Top executives at Meredith and Media General told analysts during a conference call that the $2.4 billion merger they announced this morning has considerable upside in digital media as well as TV stations poised to benefit from 2016 election spending.
"On the revenue side, especially in the digital space, I believe we have upside opportunity when you look at putting the major brands Meredith has into the very big digital distribution system that Media General has built," said Meredith CEO Steve Lacy, who will become the combined company's CEO.
The combined entity will reach some 30% of U.S. TV households, via 88 stations in 54 markets, which would make it the No. 3 U.S. station group. In 80% of all markets where it operates, it will be No. 1 or No. 2 in terms of revenue, a point the executives returned to repeatedly during the hour-long call.
Reach among female audiences is seen as a key to the deal. About 100 million unduplicated women will be reached by the broadcast, digital and print assets of the combined company, and roughly 60% of all female millennials, via brands such as Better Homes and Gardens, Shape and AllRecipe.com. Meredith has already been seeking to wave its flag for digital advertisers, putting on a presentation for buyers at last spring’s NewFronts.
On the TV side, spending on the 2016 presidential campaign is expected to hit historic levels for all stations. The Meredith-Media General deal, if it clears regulatory hurdles, is expected to close in the second quarter of 2016.

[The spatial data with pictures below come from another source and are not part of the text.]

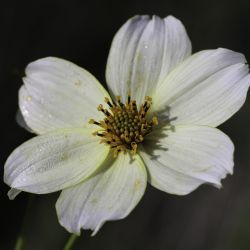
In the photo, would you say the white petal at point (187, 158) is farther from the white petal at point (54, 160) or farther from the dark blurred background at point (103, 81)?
the dark blurred background at point (103, 81)

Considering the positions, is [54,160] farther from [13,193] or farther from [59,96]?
[59,96]

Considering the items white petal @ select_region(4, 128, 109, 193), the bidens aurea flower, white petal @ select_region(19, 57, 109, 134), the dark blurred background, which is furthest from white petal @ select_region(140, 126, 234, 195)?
the dark blurred background

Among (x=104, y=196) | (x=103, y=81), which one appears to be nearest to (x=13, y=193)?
(x=104, y=196)

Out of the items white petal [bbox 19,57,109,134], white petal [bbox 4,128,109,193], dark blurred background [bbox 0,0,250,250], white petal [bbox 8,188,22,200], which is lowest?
dark blurred background [bbox 0,0,250,250]

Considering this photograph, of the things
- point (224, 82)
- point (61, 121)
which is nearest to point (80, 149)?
point (61, 121)

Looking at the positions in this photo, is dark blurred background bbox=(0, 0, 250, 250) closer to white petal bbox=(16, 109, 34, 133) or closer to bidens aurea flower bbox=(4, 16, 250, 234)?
white petal bbox=(16, 109, 34, 133)

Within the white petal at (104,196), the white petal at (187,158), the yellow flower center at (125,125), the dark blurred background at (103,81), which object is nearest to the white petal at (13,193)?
the white petal at (104,196)
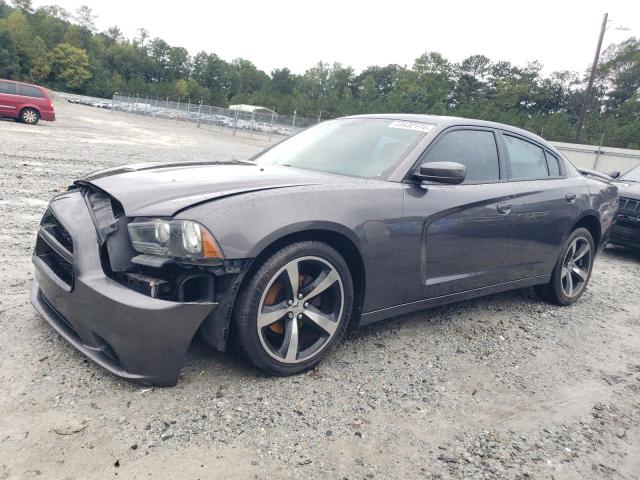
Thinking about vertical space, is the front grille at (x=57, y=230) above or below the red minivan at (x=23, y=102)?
below

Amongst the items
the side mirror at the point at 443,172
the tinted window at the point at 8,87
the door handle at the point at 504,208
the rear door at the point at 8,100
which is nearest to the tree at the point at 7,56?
the tinted window at the point at 8,87

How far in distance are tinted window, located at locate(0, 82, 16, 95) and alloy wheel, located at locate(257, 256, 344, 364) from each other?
1998 cm

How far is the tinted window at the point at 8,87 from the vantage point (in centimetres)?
1861

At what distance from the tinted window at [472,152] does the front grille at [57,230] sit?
7.32ft

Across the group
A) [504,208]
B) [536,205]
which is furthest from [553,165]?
[504,208]

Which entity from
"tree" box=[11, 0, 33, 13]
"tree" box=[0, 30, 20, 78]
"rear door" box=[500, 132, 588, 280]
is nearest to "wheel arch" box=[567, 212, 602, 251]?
"rear door" box=[500, 132, 588, 280]

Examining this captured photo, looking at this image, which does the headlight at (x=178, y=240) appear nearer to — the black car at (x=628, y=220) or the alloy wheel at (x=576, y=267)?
the alloy wheel at (x=576, y=267)

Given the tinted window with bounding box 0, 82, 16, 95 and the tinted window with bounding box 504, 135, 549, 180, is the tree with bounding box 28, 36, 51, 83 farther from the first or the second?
the tinted window with bounding box 504, 135, 549, 180

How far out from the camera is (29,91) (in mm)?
19094

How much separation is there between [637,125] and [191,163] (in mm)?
35205

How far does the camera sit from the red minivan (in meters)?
18.6

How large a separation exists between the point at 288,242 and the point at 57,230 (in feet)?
4.25

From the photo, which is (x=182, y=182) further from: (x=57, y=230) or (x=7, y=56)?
(x=7, y=56)

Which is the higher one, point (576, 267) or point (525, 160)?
point (525, 160)
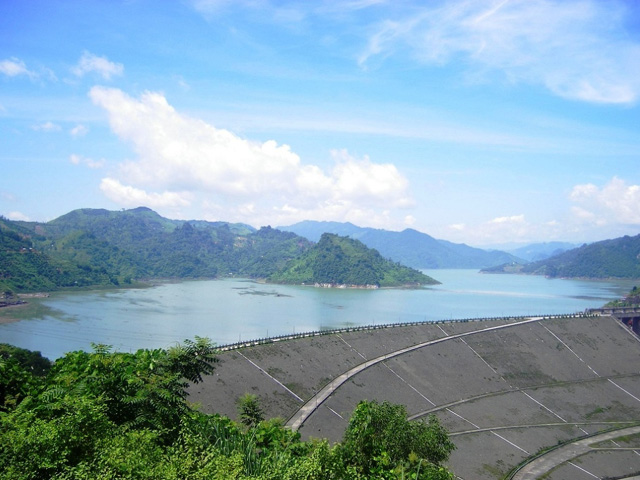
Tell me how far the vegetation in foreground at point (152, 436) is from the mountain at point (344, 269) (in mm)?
150316

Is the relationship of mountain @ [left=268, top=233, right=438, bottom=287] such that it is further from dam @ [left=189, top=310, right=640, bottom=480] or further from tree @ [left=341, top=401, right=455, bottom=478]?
tree @ [left=341, top=401, right=455, bottom=478]

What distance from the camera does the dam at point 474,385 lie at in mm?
33094

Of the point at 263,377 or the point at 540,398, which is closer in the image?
the point at 263,377

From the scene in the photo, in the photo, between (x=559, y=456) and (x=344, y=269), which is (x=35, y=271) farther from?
(x=559, y=456)

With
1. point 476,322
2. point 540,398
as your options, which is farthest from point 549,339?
point 540,398

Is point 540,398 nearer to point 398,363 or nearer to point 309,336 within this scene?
point 398,363

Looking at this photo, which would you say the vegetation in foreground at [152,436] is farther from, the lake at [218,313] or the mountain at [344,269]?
the mountain at [344,269]

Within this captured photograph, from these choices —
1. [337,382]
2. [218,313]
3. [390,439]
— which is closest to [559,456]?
[337,382]

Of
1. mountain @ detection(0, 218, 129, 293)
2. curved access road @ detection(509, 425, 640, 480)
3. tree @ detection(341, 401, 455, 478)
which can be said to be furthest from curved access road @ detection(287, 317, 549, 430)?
mountain @ detection(0, 218, 129, 293)

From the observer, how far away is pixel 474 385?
45312 millimetres

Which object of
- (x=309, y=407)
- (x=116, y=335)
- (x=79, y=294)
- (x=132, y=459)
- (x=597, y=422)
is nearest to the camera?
(x=132, y=459)

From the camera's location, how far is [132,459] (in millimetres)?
9172

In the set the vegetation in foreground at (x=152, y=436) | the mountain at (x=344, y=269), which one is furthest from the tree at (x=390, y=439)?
the mountain at (x=344, y=269)

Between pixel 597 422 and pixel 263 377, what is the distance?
2695 centimetres
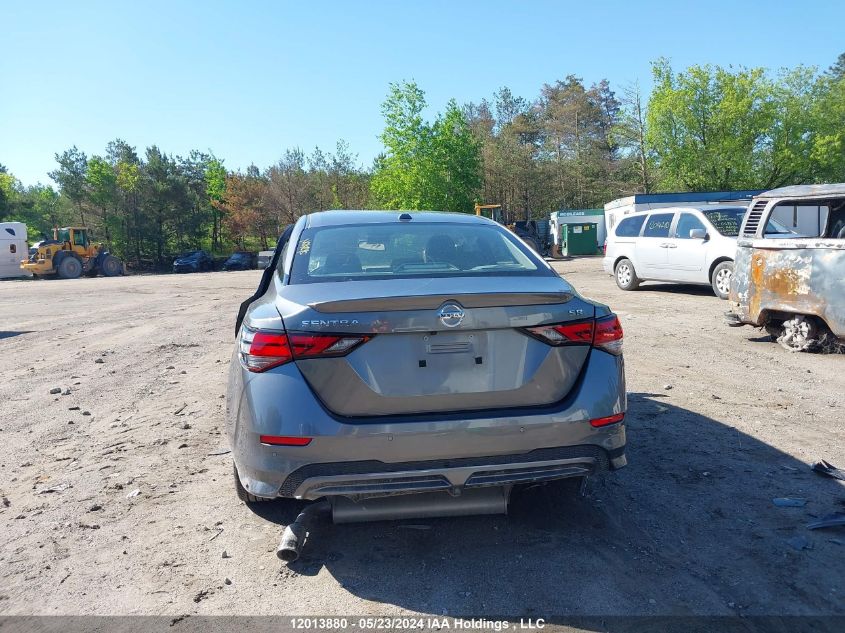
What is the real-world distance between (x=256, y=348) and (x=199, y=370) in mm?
5194

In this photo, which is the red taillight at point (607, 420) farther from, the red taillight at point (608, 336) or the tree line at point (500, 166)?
the tree line at point (500, 166)

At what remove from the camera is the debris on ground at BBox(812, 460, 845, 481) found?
393 cm

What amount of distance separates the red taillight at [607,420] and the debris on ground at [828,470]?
1.95 metres

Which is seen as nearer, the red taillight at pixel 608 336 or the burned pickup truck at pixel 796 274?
the red taillight at pixel 608 336

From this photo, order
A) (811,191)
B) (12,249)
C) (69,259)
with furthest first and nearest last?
1. (12,249)
2. (69,259)
3. (811,191)

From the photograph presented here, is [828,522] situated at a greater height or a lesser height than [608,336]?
lesser

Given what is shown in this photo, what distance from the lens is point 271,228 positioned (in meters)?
57.8

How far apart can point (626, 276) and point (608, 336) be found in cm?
1274

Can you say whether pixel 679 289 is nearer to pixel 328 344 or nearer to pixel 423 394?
pixel 423 394

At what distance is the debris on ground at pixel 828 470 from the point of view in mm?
3934

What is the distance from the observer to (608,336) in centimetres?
300

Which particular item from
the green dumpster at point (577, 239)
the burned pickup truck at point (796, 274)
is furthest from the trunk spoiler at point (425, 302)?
the green dumpster at point (577, 239)

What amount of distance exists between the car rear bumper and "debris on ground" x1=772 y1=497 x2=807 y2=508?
4.90 ft

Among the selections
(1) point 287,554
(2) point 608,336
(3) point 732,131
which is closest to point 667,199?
(3) point 732,131
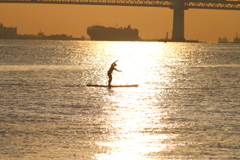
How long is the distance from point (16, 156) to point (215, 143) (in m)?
5.60

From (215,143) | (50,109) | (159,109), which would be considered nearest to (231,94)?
(159,109)

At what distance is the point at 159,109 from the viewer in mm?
28359

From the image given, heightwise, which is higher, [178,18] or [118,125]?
[178,18]

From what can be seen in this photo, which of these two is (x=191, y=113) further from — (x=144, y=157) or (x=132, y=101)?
(x=144, y=157)

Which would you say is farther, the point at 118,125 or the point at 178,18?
the point at 178,18

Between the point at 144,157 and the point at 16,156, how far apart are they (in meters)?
3.14

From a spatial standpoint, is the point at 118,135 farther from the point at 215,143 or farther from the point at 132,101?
the point at 132,101

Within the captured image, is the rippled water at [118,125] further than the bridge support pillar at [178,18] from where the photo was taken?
No

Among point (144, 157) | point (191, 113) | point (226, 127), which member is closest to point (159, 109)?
point (191, 113)

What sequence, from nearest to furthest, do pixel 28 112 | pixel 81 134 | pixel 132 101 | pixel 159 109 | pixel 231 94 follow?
pixel 81 134
pixel 28 112
pixel 159 109
pixel 132 101
pixel 231 94

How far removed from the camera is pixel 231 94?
1443 inches

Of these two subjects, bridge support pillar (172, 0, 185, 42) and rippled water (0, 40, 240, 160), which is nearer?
rippled water (0, 40, 240, 160)

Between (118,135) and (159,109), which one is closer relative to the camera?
(118,135)

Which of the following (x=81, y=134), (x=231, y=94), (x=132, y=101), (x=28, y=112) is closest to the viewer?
(x=81, y=134)
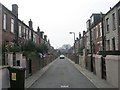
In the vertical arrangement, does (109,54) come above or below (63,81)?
above

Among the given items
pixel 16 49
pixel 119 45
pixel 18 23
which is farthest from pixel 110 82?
pixel 18 23

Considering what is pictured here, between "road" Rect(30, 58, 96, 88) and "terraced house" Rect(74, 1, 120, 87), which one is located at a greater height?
"terraced house" Rect(74, 1, 120, 87)

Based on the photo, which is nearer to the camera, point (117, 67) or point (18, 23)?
point (117, 67)

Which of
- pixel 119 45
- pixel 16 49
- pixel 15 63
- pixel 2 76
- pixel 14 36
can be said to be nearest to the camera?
pixel 2 76

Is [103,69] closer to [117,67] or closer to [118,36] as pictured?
[117,67]

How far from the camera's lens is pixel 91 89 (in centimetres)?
1460

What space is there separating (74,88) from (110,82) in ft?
8.95

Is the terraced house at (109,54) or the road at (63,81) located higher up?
the terraced house at (109,54)

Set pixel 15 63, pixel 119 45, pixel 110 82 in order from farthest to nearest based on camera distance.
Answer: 1. pixel 119 45
2. pixel 15 63
3. pixel 110 82

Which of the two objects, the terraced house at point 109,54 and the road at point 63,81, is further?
the road at point 63,81

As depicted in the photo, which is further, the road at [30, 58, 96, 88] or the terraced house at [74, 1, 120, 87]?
the road at [30, 58, 96, 88]

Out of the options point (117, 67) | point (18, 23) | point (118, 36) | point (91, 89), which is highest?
point (18, 23)

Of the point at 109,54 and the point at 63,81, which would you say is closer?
the point at 63,81

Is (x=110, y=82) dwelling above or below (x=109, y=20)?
below
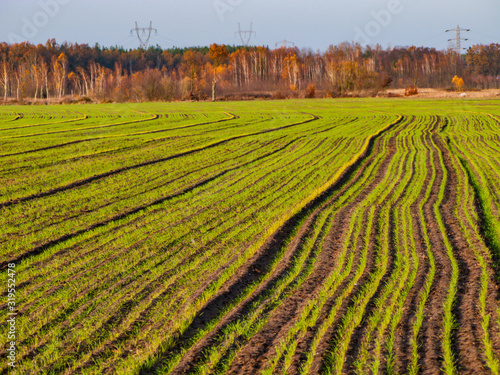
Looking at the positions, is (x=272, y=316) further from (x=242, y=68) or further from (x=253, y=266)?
(x=242, y=68)

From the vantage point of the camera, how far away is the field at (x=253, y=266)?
5.52m

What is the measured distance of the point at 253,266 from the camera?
805cm

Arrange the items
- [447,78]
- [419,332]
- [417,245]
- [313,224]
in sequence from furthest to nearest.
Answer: [447,78]
[313,224]
[417,245]
[419,332]

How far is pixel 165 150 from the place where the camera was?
21469 millimetres

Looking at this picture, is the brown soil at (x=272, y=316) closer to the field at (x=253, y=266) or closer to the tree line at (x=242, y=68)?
the field at (x=253, y=266)

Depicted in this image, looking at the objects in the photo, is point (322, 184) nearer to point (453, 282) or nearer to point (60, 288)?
point (453, 282)

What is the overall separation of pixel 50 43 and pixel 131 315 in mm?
166878

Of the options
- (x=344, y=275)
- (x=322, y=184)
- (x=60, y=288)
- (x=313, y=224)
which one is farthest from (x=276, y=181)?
(x=60, y=288)

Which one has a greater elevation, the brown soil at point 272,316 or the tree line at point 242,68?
the tree line at point 242,68

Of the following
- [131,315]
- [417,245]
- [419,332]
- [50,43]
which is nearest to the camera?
[419,332]

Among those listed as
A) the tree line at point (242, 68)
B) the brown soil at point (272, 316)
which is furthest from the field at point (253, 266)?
the tree line at point (242, 68)

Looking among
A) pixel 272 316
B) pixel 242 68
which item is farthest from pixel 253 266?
pixel 242 68

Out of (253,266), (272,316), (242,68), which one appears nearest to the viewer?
(272,316)

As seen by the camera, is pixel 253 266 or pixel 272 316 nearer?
pixel 272 316
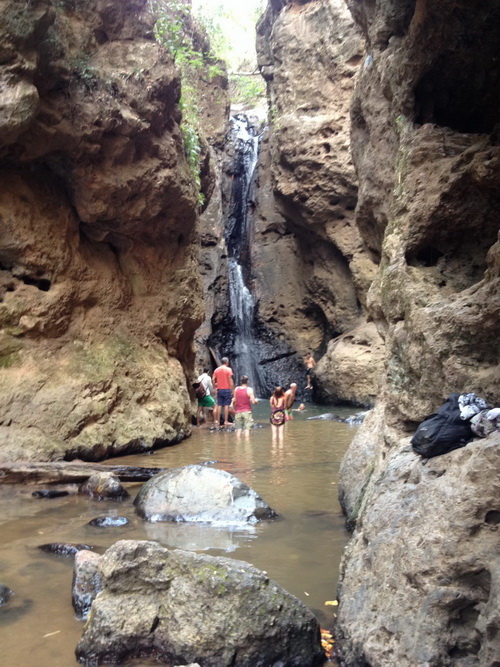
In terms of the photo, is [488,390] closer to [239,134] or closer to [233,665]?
[233,665]

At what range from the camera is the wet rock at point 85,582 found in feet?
13.0

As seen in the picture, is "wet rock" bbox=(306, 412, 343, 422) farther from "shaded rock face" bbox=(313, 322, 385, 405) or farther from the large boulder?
the large boulder

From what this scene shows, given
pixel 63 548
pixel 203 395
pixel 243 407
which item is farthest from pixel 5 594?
pixel 203 395

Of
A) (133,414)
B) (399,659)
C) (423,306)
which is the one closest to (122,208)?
(133,414)

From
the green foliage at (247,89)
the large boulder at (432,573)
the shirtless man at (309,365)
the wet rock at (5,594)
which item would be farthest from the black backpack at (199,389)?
the green foliage at (247,89)

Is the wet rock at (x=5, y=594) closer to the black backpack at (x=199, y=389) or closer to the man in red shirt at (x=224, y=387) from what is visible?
the man in red shirt at (x=224, y=387)

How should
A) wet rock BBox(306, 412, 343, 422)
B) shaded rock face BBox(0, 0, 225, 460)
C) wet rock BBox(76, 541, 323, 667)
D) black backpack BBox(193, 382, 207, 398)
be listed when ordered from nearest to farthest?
wet rock BBox(76, 541, 323, 667) < shaded rock face BBox(0, 0, 225, 460) < black backpack BBox(193, 382, 207, 398) < wet rock BBox(306, 412, 343, 422)

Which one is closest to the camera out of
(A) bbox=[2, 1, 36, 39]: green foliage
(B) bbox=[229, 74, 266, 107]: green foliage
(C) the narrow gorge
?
(C) the narrow gorge

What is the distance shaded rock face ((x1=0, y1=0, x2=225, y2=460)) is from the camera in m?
8.90

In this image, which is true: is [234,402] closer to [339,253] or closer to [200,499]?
[200,499]

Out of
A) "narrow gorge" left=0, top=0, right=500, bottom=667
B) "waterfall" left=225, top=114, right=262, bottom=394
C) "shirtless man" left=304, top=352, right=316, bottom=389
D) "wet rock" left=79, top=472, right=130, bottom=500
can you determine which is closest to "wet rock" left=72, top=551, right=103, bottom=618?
"narrow gorge" left=0, top=0, right=500, bottom=667

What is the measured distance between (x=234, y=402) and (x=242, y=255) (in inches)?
549

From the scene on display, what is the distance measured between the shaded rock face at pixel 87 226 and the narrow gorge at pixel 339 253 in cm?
4

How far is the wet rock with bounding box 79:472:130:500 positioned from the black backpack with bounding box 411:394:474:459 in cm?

Hillary Clinton “is already running advertising here in Iowa when I'm on my treadmill in the morning,” Lacy said, alluding to the Des Moines corporate headquarters of Meredith. Unlike during past elections, when Meredith missed out on certain geo-targeted ad buys, he added, “With that long list of battleground states, we're going to have the opportunity to be in the right place at the right time.”
Vince Sadusky, CEO of Media General, said the company had taken in $200 million from the last presidential cycle in 2012.
Asked about downward pressure on media stocks this summer, which was creating anxiety about traditional media even as the deal was being finalized, Lacy said, “The market could have been more helpful as we worked on this over the last month.... We can't control what goes on with the market but we feel very confident when it comes to scale and cash flow opportunity.”
In addition to election spending, another shot in the arm for stations—or at least certain stakeholders in the sector—figures to be the spectrum auction. The combined company will not depart from the individual companies’ current strategy when it comes to spectrum, executives said.
“There has been a tremendous amount of change in the media business,” Sadusky said. “Given the changes and the trends, it’s been the view at Media General to have scale and have marketing solutions. At the end of the day, there is a terrific amount of marketing dollars. It’s critical for brands to get their messages across.”
Lacy added that local TV, despite all of the headwinds it has faced, has fared considerably better than other forms of local media in recent years. “Local television is able to drive people to a car dealer on a Saturday morning,” for example, he said. “I see that as the opportunity going forward.”
Asked about any further consolidation down the road, in a market that has seen several billion-dollar roll-ups over the past two years, Lacy said nothing was imminent. “As I like to remind my board, this is not like shopping at retail,” he said. “We have to look carefully at the numbers.”